BLG Leadership Insights

Proactive in NYC: Nostalgia for the Purple Onion and Overwhelmed by Disney

Squalor, acrid smoke, moth-bitten second-hands suits, woefully hookers, overflowing dented garbage cans and massive $100 a month lofts in Soho.

Some of these things are still with us (not the apartments) but much has been replaced with swanky W hotels, hand tailored suits, sorted and recycled garbage, tiny $2,800 a month studio apartments in the East Village, no-smoking laws, and a day that begins punctually at 7:45. The imagineers at Disney have replaced the hookers with Snow White and multi-million dollar auctions at Christy’s have replaced the street art and graffiti of Lower Manhattan. For some, it was all over when the legendary birthplace of punk, CBGBs, was turned into a high end clothing store.

The cleaning up of New York is to be celebrated, but there’s a thin line between putting a nice shinny gloss on an environment and its embourgeoisement. When Frank Sinatra sang “If I can make it there, I’ll make it anywhere”, he didn’t have in mind a well typed resume with a highly stylized cover letter.

Suddenly, New York may not be the best choice for the artistic struggler. To be a functioning artist you need the right place, the right ambiance and you need to be able to struggle while not being overwhelmed. New York’s virtue lay in the places between the Upper East Side and Battery Park. These nooks and crannies were safe havens for artists to explore. There was Alphabet City, segments of the Bowery, and even Tribeca, but now the nooks and crannies are quickly disappearing.

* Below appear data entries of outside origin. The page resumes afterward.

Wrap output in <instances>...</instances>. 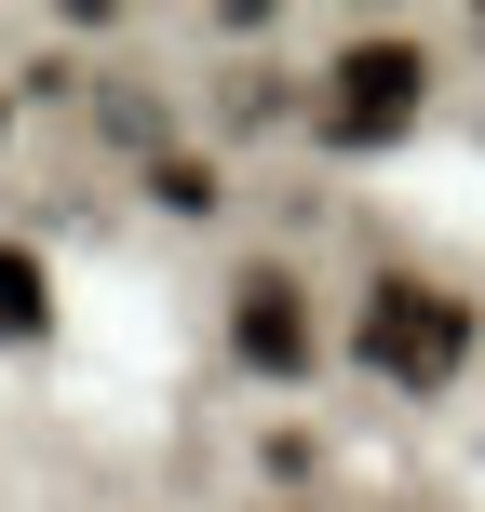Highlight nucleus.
I'll return each instance as SVG.
<instances>
[{"label":"nucleus","instance_id":"7ed1b4c3","mask_svg":"<svg viewBox=\"0 0 485 512\" xmlns=\"http://www.w3.org/2000/svg\"><path fill=\"white\" fill-rule=\"evenodd\" d=\"M230 351L256 364V378H297V364L324 351V337H310V297H297L283 270H243V283H230Z\"/></svg>","mask_w":485,"mask_h":512},{"label":"nucleus","instance_id":"39448f33","mask_svg":"<svg viewBox=\"0 0 485 512\" xmlns=\"http://www.w3.org/2000/svg\"><path fill=\"white\" fill-rule=\"evenodd\" d=\"M0 122H14V95H0Z\"/></svg>","mask_w":485,"mask_h":512},{"label":"nucleus","instance_id":"20e7f679","mask_svg":"<svg viewBox=\"0 0 485 512\" xmlns=\"http://www.w3.org/2000/svg\"><path fill=\"white\" fill-rule=\"evenodd\" d=\"M27 324H41V256L0 243V337H27Z\"/></svg>","mask_w":485,"mask_h":512},{"label":"nucleus","instance_id":"f257e3e1","mask_svg":"<svg viewBox=\"0 0 485 512\" xmlns=\"http://www.w3.org/2000/svg\"><path fill=\"white\" fill-rule=\"evenodd\" d=\"M351 351L378 364L391 391H445V378L472 364V310L432 297V283H378V297H364V324H351Z\"/></svg>","mask_w":485,"mask_h":512},{"label":"nucleus","instance_id":"f03ea898","mask_svg":"<svg viewBox=\"0 0 485 512\" xmlns=\"http://www.w3.org/2000/svg\"><path fill=\"white\" fill-rule=\"evenodd\" d=\"M418 95H432L418 41H351V54L324 68V135H337V149H378V135L418 122Z\"/></svg>","mask_w":485,"mask_h":512}]
</instances>
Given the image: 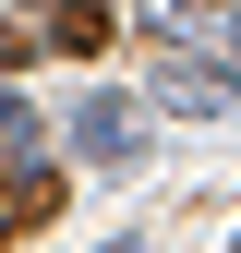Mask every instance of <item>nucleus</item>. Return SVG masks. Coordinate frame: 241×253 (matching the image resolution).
Instances as JSON below:
<instances>
[{"label":"nucleus","instance_id":"f03ea898","mask_svg":"<svg viewBox=\"0 0 241 253\" xmlns=\"http://www.w3.org/2000/svg\"><path fill=\"white\" fill-rule=\"evenodd\" d=\"M73 157L120 169V157H133V109H120V97H84V109H73Z\"/></svg>","mask_w":241,"mask_h":253},{"label":"nucleus","instance_id":"f257e3e1","mask_svg":"<svg viewBox=\"0 0 241 253\" xmlns=\"http://www.w3.org/2000/svg\"><path fill=\"white\" fill-rule=\"evenodd\" d=\"M229 84H241L229 60H169V73H157V109H193L205 121V109H229Z\"/></svg>","mask_w":241,"mask_h":253},{"label":"nucleus","instance_id":"7ed1b4c3","mask_svg":"<svg viewBox=\"0 0 241 253\" xmlns=\"http://www.w3.org/2000/svg\"><path fill=\"white\" fill-rule=\"evenodd\" d=\"M48 48L97 60V48H109V0H60V12H48Z\"/></svg>","mask_w":241,"mask_h":253},{"label":"nucleus","instance_id":"20e7f679","mask_svg":"<svg viewBox=\"0 0 241 253\" xmlns=\"http://www.w3.org/2000/svg\"><path fill=\"white\" fill-rule=\"evenodd\" d=\"M24 133H37V121H24V97L0 84V145H24Z\"/></svg>","mask_w":241,"mask_h":253}]
</instances>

The growth that we’ve seen under Giuliani and Bloomberg is to be celebrated. New York City has become the most popular tourist spot in the world. It seems that even hardened New Yorkers find themselves mesmerized, like tourist,s by bright lights of Times Square.

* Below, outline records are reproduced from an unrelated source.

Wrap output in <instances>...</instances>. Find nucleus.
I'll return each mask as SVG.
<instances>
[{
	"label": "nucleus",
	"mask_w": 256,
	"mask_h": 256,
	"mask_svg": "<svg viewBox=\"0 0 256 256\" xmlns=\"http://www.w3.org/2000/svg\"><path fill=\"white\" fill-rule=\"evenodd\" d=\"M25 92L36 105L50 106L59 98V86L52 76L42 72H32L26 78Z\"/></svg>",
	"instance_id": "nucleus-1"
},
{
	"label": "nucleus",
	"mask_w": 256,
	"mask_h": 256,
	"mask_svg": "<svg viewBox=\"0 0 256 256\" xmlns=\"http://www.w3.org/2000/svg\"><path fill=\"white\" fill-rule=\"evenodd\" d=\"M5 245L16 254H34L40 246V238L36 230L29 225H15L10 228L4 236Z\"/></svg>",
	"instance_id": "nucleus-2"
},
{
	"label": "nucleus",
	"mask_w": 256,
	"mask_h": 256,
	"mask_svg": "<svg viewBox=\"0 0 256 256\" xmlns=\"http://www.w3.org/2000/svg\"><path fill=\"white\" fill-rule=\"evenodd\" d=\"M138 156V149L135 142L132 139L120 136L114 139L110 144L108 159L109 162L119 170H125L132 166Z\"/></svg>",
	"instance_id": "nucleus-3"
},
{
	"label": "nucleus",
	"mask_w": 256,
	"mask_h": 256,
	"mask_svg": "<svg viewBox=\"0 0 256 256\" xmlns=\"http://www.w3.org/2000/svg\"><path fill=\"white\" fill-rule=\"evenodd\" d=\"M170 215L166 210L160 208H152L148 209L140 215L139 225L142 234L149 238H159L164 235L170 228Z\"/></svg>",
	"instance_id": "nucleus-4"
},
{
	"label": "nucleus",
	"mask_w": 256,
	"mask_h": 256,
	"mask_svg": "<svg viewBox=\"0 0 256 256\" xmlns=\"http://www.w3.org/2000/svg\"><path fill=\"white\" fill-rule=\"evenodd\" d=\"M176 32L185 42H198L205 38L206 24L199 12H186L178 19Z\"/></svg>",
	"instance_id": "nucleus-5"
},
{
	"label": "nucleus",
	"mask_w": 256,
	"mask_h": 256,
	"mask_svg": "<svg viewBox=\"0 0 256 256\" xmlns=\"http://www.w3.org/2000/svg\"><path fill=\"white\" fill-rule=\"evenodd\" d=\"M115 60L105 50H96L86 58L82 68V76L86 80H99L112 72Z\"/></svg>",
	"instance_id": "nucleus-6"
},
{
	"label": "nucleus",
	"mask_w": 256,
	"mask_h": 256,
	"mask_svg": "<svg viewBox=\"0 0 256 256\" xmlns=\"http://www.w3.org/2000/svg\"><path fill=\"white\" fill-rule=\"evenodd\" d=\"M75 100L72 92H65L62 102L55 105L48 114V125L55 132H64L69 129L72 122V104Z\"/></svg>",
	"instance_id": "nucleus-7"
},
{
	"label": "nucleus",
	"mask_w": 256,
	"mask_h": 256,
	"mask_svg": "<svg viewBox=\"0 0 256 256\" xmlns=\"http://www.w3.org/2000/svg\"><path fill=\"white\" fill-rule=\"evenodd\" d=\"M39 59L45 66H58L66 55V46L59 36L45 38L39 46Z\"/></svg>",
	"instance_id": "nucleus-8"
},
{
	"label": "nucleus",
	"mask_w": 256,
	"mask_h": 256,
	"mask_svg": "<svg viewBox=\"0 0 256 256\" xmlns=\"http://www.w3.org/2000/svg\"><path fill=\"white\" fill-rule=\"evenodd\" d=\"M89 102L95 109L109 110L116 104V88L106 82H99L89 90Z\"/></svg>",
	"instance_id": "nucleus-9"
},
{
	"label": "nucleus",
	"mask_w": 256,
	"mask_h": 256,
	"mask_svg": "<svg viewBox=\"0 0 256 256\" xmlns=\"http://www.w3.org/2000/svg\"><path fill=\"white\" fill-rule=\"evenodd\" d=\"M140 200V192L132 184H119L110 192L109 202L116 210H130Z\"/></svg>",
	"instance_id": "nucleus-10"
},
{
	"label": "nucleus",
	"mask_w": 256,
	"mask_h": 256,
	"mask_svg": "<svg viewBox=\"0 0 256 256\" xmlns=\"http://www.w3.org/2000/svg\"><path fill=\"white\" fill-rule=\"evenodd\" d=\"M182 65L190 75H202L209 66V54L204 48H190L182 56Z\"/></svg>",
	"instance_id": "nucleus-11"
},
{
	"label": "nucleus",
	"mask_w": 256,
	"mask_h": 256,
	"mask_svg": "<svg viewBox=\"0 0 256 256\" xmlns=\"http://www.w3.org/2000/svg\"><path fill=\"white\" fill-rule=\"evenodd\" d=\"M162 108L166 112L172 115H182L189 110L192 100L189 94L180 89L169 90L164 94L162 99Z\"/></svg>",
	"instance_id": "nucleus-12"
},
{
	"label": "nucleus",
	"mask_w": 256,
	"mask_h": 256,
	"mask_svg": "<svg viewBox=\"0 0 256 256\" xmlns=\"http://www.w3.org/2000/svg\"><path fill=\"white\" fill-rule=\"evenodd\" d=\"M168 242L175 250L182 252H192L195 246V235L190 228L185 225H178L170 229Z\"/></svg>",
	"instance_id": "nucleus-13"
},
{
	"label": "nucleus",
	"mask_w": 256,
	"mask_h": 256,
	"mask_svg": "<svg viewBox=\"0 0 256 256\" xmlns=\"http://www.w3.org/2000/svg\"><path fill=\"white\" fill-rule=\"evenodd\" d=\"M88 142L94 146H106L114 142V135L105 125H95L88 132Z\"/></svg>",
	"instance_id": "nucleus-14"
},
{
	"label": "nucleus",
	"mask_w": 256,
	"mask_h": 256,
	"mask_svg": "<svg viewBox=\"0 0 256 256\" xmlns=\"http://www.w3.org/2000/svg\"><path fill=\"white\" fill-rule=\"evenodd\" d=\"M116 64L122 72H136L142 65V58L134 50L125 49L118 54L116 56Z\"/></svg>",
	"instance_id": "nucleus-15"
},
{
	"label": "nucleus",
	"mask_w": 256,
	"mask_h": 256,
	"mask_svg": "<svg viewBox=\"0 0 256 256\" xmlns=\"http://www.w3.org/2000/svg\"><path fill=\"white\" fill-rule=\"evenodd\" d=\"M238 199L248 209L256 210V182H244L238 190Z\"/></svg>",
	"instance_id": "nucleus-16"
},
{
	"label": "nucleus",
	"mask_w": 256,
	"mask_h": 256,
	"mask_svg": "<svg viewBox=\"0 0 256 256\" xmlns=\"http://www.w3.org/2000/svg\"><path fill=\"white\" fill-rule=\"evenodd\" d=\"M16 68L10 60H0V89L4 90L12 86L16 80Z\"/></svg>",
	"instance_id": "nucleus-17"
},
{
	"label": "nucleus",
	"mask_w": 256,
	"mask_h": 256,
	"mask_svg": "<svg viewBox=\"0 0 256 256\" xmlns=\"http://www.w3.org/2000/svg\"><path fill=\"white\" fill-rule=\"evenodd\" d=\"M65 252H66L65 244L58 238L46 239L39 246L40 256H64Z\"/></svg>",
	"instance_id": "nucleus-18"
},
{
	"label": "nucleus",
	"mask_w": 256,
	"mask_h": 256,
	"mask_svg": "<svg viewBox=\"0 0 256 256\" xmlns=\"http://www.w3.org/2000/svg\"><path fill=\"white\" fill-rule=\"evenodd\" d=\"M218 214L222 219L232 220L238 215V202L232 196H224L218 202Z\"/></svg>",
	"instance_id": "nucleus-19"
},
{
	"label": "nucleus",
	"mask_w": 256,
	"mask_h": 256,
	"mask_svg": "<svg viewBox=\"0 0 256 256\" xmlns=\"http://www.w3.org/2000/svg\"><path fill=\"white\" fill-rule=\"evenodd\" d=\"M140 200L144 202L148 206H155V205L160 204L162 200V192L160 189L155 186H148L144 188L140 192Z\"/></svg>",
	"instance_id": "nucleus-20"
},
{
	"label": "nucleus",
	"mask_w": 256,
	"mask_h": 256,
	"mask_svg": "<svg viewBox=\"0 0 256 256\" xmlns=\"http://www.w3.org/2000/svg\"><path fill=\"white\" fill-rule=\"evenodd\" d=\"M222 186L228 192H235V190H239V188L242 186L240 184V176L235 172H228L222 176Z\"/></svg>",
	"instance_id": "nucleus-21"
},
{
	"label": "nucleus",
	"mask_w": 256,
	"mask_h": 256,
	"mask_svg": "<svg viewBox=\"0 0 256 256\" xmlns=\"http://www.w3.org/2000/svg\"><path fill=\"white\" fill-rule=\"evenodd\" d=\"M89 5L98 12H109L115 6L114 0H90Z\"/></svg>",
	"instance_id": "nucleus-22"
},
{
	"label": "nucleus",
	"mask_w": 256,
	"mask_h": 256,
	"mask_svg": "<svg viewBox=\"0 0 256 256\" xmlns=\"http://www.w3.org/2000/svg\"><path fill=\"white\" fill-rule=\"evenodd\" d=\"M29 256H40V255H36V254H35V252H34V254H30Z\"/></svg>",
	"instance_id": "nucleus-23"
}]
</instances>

Inevitably these veterans of Old New York start to reminisce and realize that their scrubbed down, cleaned up, physically fit city has lost its energy. A friend of mine told me the other day:

“Good lord there are almost no New Yorkers in New York anymore…they’re all from Iowa.”

Well, how can anyone make it or be creative in this pristine environment? What about the old days? We tend to glorify Dylan, Baez, Ginsberg and Rothko. We wax nostalgic about the energy of the old place. But remember, for every Patti Smith, Lou Reed, Julian Schanbel, and Grandmaster Flash there are hundreds if not thousands of equally talented souls who died sad and anonymous deaths on the not-so-glamorous streets.

Point in fact it was never easy to make it in New York. Squalor has never guaranteed success; chain smoking at the Purple Onion never guaranteed creativity and ingenuity. Tending bar at the Mudd Club never promised visibility. The truth is, New York was almost as impossible then as it is now. Then, as is the case today, you had to network, deal with the power-brokers, hold meaningless jobs and share miniscule apartments with 3 roommates.

When Sinatra claimed if “I can make it there I can make it anywhere” it wasn’t the glorification of the famed New York ambiance. It was in fact a mission statement for survival in the Big Apple: If you can be proactive in New York then you will succeed. New York is the biggest opportunity and the most horrific obstacle in your way all at the same time. It’s obviously better to show up with a few million bucks in your pocket, but it’s crucial to show up with your own proactive capacity. And that’s what New York is really about. Corporate or not, it demands that you lead and not be passive.